- What to produce:
Leaving out every picture, quote the data below exactly as it appears.

- Given records:

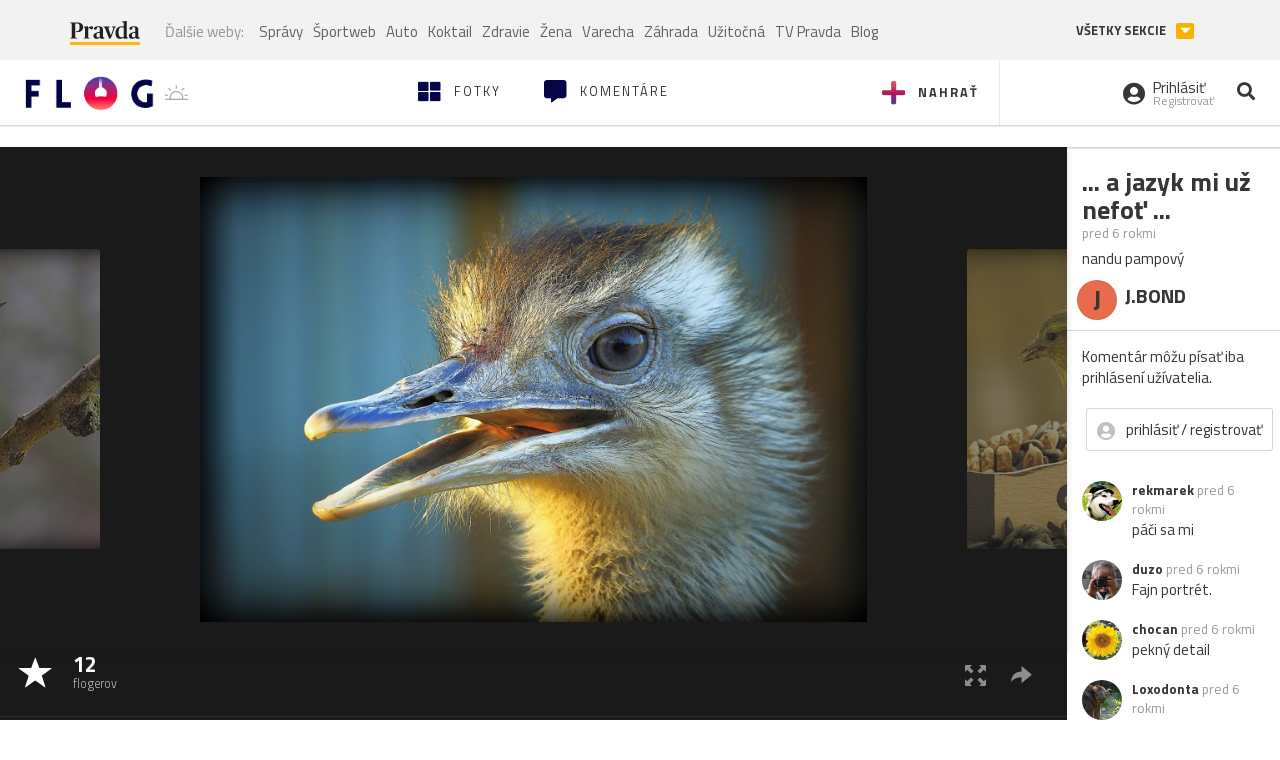

--- FILE ---
content_type: application/javascript; charset=utf-8
request_url: https://fundingchoicesmessages.google.com/f/AGSKWxWJOU699Y-PukpV9VXMi08QY1odtYwutRufsZmj51aF8rh8iQ-wbSs4U_HTJCLXfdrgc_Gut51Hu8_PKOQbUJSvg2FDGjdcU1fHYdd1tID571rHfv1X2EbSckwKgVdQnRf2MWtnTA==?fccs=W251bGwsbnVsbCxudWxsLG51bGwsbnVsbCxudWxsLFsxNzY5MDkzMzU5LDM0NjAwMDAwMF0sbnVsbCxudWxsLG51bGwsW251bGwsWzcsMTAsNl0sbnVsbCxudWxsLG51bGwsbnVsbCxudWxsLG51bGwsbnVsbCxudWxsLG51bGwsMV0sImh0dHBzOi8vZmxvZy5wcmF2ZGEuc2svdGFyY2FuLTcwLmZsb2ciLG51bGwsW1s4LCI5b0VCUi01bXFxbyJdLFs5LCJlbi1VUyJdLFsxNiwiWzEsMSwxXSJdLFsxOSwiMiJdLFsyNCwiIl0sWzI5LCJmYWxzZSJdXV0
body_size: 135
content:
if (typeof __googlefc.fcKernelManager.run === 'function') {"use strict";this.default_ContributorServingResponseClientJs=this.default_ContributorServingResponseClientJs||{};(function(_){var window=this;
try{
var qp=function(a){this.A=_.t(a)};_.u(qp,_.J);var rp=function(a){this.A=_.t(a)};_.u(rp,_.J);rp.prototype.getWhitelistStatus=function(){return _.F(this,2)};var sp=function(a){this.A=_.t(a)};_.u(sp,_.J);var tp=_.ed(sp),up=function(a,b,c){this.B=a;this.j=_.A(b,qp,1);this.l=_.A(b,_.Pk,3);this.F=_.A(b,rp,4);a=this.B.location.hostname;this.D=_.Fg(this.j,2)&&_.O(this.j,2)!==""?_.O(this.j,2):a;a=new _.Qg(_.Qk(this.l));this.C=new _.dh(_.q.document,this.D,a);this.console=null;this.o=new _.mp(this.B,c,a)};
up.prototype.run=function(){if(_.O(this.j,3)){var a=this.C,b=_.O(this.j,3),c=_.fh(a),d=new _.Wg;b=_.hg(d,1,b);c=_.C(c,1,b);_.jh(a,c)}else _.gh(this.C,"FCNEC");_.op(this.o,_.A(this.l,_.De,1),this.l.getDefaultConsentRevocationText(),this.l.getDefaultConsentRevocationCloseText(),this.l.getDefaultConsentRevocationAttestationText(),this.D);_.pp(this.o,_.F(this.F,1),this.F.getWhitelistStatus());var e;a=(e=this.B.googlefc)==null?void 0:e.__executeManualDeployment;a!==void 0&&typeof a==="function"&&_.To(this.o.G,
"manualDeploymentApi")};var vp=function(){};vp.prototype.run=function(a,b,c){var d;return _.v(function(e){d=tp(b);(new up(a,d,c)).run();return e.return({})})};_.Tk(7,new vp);
}catch(e){_._DumpException(e)}
}).call(this,this.default_ContributorServingResponseClientJs);
// Google Inc.

//# sourceURL=/_/mss/boq-content-ads-contributor/_/js/k=boq-content-ads-contributor.ContributorServingResponseClientJs.en_US.9oEBR-5mqqo.es5.O/d=1/exm=ad_blocking_detection_executable,kernel_loader,loader_js_executable,web_iab_us_states_signal_executable/ed=1/rs=AJlcJMwtVrnwsvCgvFVyuqXAo8GMo9641A/m=cookie_refresh_executable
__googlefc.fcKernelManager.run('\x5b\x5b\x5b7,\x22\x5b\x5bnull,\\\x22pravda.sk\\\x22,\\\x22AKsRol8RL_fR6gDg8o6KrSiF4bX23PbsZrQ9-ppIca7my8IErHswIEnRqJ6Rplias9xGYTTnk47hGEiUr_Stfj4Yfqi6SuhPj12QEByUqNcbVoAdOsTA5n7E_Cw3fxsvq3cMz7mSRNfgKKGXeOTo17SUiG7aKNkOwg\\\\u003d\\\\u003d\\\x22\x5d,null,\x5b\x5bnull,null,null,\\\x22https:\/\/fundingchoicesmessages.google.com\/f\/AGSKWxVqUMbYZTOOJ3rMKSWcOpQ5io7cNuX3nre5ZcR6SW31tdoSWJAC4r3VGFNSKlvnaKOA8r39ZEDtUR42ALjsZqDCrWjOvZUbzJj5snEjMROR1c3wQo-JuIRqI2WMCzzf63h0Xa9mfA\\\\u003d\\\\u003d\\\x22\x5d,null,null,\x5bnull,null,null,\\\x22https:\/\/fundingchoicesmessages.google.com\/el\/AGSKWxXP1yfA0Jp3F98qLAlKvNxKNt47uhjXhXuTzvZwY6sSx4QvQM2TwMAtuhYmjd4iqTM-FuLWfu23rHZVfHlvoo_OkDsIAbW-9vlhGaQRVs74CEJsGFjEy9f4FoqsKkjPhyRnGmz5GA\\\\u003d\\\\u003d\\\x22\x5d,null,\x5bnull,\x5b7,10,6\x5d,null,null,null,null,null,null,null,null,null,1\x5d\x5d,\x5b3,1\x5d\x5d\x22\x5d\x5d,\x5bnull,null,null,\x22https:\/\/fundingchoicesmessages.google.com\/f\/AGSKWxX3o0U4dDkpRrmicTtpqiOuD_ziwTr_eCb1EM21Sq9Xsi4JjckZQ84T_s2H0z2eN1R5SSrBk5pdIVZ9p0uoYG0g2px3GQm1ccP8j7WOH-DXwmbHQBpX_kTTtiLAljc1ATgt1yHsIQ\\u003d\\u003d\x22\x5d\x5d');}

--- FILE ---
content_type: application/javascript; charset=utf-8
request_url: https://fundingchoicesmessages.google.com/f/AGSKWxXr2S-qpnVjF9HZqsWfYMK85y1MHk8k7-HoZ2mLnpn8ioVzept19LfUF-B4h9iuMF6EzJISZD-JAbYtHPuz6KbiDDtF3UBEtHSvqPA0MX5MMqYUnCfGmaAPt1Hmzuqfh0xN8ym1NxBOIlnOS0Q_2Gbj0EipAIc-36MiqFXWaJC_P8aHrJX9bi2K2tYt/_/dartadengine2./ads/narf_/adverttop./adbet-/sd_ads_
body_size: -1288
content:
window['74a46faa-6bac-4b11-aafd-f1d66e35a6ec'] = true;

- Answer space:
--- FILE ---
content_type: application/javascript; charset=utf-8
request_url: https://fundingchoicesmessages.google.com/f/AGSKWxWJOU699Y-PukpV9VXMi08QY1odtYwutRufsZmj51aF8rh8iQ-wbSs4U_HTJCLXfdrgc_Gut51Hu8_PKOQbUJSvg2FDGjdcU1fHYdd1tID571rHfv1X2EbSckwKgVdQnRf2MWtnTA==?fccs=W251bGwsbnVsbCxudWxsLG51bGwsbnVsbCxudWxsLFsxNzY5MDkzMzU5LDM0NjAwMDAwMF0sbnVsbCxudWxsLG51bGwsW251bGwsWzcsMTAsNl0sbnVsbCxudWxsLG51bGwsbnVsbCxudWxsLG51bGwsbnVsbCxudWxsLG51bGwsMV0sImh0dHBzOi8vZmxvZy5wcmF2ZGEuc2svdGFyY2FuLTcwLmZsb2ciLG51bGwsW1s4LCI5b0VCUi01bXFxbyJdLFs5LCJlbi1VUyJdLFsxNiwiWzEsMSwxXSJdLFsxOSwiMiJdLFsyNCwiIl0sWzI5LCJmYWxzZSJdXV0
body_size: 135
content:
if (typeof __googlefc.fcKernelManager.run === 'function') {"use strict";this.default_ContributorServingResponseClientJs=this.default_ContributorServingResponseClientJs||{};(function(_){var window=this;
try{
var qp=function(a){this.A=_.t(a)};_.u(qp,_.J);var rp=function(a){this.A=_.t(a)};_.u(rp,_.J);rp.prototype.getWhitelistStatus=function(){return _.F(this,2)};var sp=function(a){this.A=_.t(a)};_.u(sp,_.J);var tp=_.ed(sp),up=function(a,b,c){this.B=a;this.j=_.A(b,qp,1);this.l=_.A(b,_.Pk,3);this.F=_.A(b,rp,4);a=this.B.location.hostname;this.D=_.Fg(this.j,2)&&_.O(this.j,2)!==""?_.O(this.j,2):a;a=new _.Qg(_.Qk(this.l));this.C=new _.dh(_.q.document,this.D,a);this.console=null;this.o=new _.mp(this.B,c,a)};
up.prototype.run=function(){if(_.O(this.j,3)){var a=this.C,b=_.O(this.j,3),c=_.fh(a),d=new _.Wg;b=_.hg(d,1,b);c=_.C(c,1,b);_.jh(a,c)}else _.gh(this.C,"FCNEC");_.op(this.o,_.A(this.l,_.De,1),this.l.getDefaultConsentRevocationText(),this.l.getDefaultConsentRevocationCloseText(),this.l.getDefaultConsentRevocationAttestationText(),this.D);_.pp(this.o,_.F(this.F,1),this.F.getWhitelistStatus());var e;a=(e=this.B.googlefc)==null?void 0:e.__executeManualDeployment;a!==void 0&&typeof a==="function"&&_.To(this.o.G,
"manualDeploymentApi")};var vp=function(){};vp.prototype.run=function(a,b,c){var d;return _.v(function(e){d=tp(b);(new up(a,d,c)).run();return e.return({})})};_.Tk(7,new vp);
}catch(e){_._DumpException(e)}
}).call(this,this.default_ContributorServingResponseClientJs);
// Google Inc.

//# sourceURL=/_/mss/boq-content-ads-contributor/_/js/k=boq-content-ads-contributor.ContributorServingResponseClientJs.en_US.9oEBR-5mqqo.es5.O/d=1/exm=ad_blocking_detection_executable,kernel_loader,loader_js_executable,web_iab_us_states_signal_executable/ed=1/rs=AJlcJMwtVrnwsvCgvFVyuqXAo8GMo9641A/m=cookie_refresh_executable
__googlefc.fcKernelManager.run('\x5b\x5b\x5b7,\x22\x5b\x5bnull,\\\x22pravda.sk\\\x22,\\\x22AKsRol8RL_fR6gDg8o6KrSiF4bX23PbsZrQ9-ppIca7my8IErHswIEnRqJ6Rplias9xGYTTnk47hGEiUr_Stfj4Yfqi6SuhPj12QEByUqNcbVoAdOsTA5n7E_Cw3fxsvq3cMz7mSRNfgKKGXeOTo17SUiG7aKNkOwg\\\\u003d\\\\u003d\\\x22\x5d,null,\x5b\x5bnull,null,null,\\\x22https:\/\/fundingchoicesmessages.google.com\/f\/AGSKWxVqUMbYZTOOJ3rMKSWcOpQ5io7cNuX3nre5ZcR6SW31tdoSWJAC4r3VGFNSKlvnaKOA8r39ZEDtUR42ALjsZqDCrWjOvZUbzJj5snEjMROR1c3wQo-JuIRqI2WMCzzf63h0Xa9mfA\\\\u003d\\\\u003d\\\x22\x5d,null,null,\x5bnull,null,null,\\\x22https:\/\/fundingchoicesmessages.google.com\/el\/AGSKWxXP1yfA0Jp3F98qLAlKvNxKNt47uhjXhXuTzvZwY6sSx4QvQM2TwMAtuhYmjd4iqTM-FuLWfu23rHZVfHlvoo_OkDsIAbW-9vlhGaQRVs74CEJsGFjEy9f4FoqsKkjPhyRnGmz5GA\\\\u003d\\\\u003d\\\x22\x5d,null,\x5bnull,\x5b7,10,6\x5d,null,null,null,null,null,null,null,null,null,1\x5d\x5d,\x5b3,1\x5d\x5d\x22\x5d\x5d,\x5bnull,null,null,\x22https:\/\/fundingchoicesmessages.google.com\/f\/AGSKWxX3o0U4dDkpRrmicTtpqiOuD_ziwTr_eCb1EM21Sq9Xsi4JjckZQ84T_s2H0z2eN1R5SSrBk5pdIVZ9p0uoYG0g2px3GQm1ccP8j7WOH-DXwmbHQBpX_kTTtiLAljc1ATgt1yHsIQ\\u003d\\u003d\x22\x5d\x5d');}

--- FILE ---
content_type: application/javascript; charset=utf-8
request_url: https://fundingchoicesmessages.google.com/f/AGSKWxXr2S-qpnVjF9HZqsWfYMK85y1MHk8k7-HoZ2mLnpn8ioVzept19LfUF-B4h9iuMF6EzJISZD-JAbYtHPuz6KbiDDtF3UBEtHSvqPA0MX5MMqYUnCfGmaAPt1Hmzuqfh0xN8ym1NxBOIlnOS0Q_2Gbj0EipAIc-36MiqFXWaJC_P8aHrJX9bi2K2tYt/_/dartadengine2./ads/narf_/adverttop./adbet-/sd_ads_
body_size: -1288
content:
window['74a46faa-6bac-4b11-aafd-f1d66e35a6ec'] = true;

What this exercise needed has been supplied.